Ab August gibt es wieder freie Termine

 

Einen schlechteren Zeitpunkt, seinen Personalausweis zu verlieren oder erst zwei Tage vor Abreise in den Urlaub zu bemerken, dass der Pass nicht mehr gültig ist, kann man sich also nicht vorstellen. Wer dennoch dringend einen Besuch beim Bürgeramt machen muss, dem empfiehlt Torsten Kühne mit Arbeitsbeginn den Standort des Bürgeramtes in Weißensee aufzusuchen. Aufgrund der etwas abgelegenen Lage in der Berliner Allee hat man dort noch die Chance auf eine Wartenummer.
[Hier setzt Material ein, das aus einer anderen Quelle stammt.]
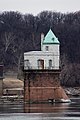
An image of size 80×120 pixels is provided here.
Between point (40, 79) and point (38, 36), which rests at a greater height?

Alle, die es nicht so eilig haben, sollten frühzeitig einen Termin vereinbaren – in der Fröbelstraße ist etwa ab dem 3. August wieder etwas frei. Ansonsten bleibt nur die Berliner Tugend des sturen Aussitzens. Betroffene mit dem Ziel Bürgeramt Fröbelstraße sollten sich aber lieber einen Klappstuhl mitbringen: Am Donnerstagmittag waren nicht nur die Wartenummern längst aus, sondern auch die Sitzgelegenheiten.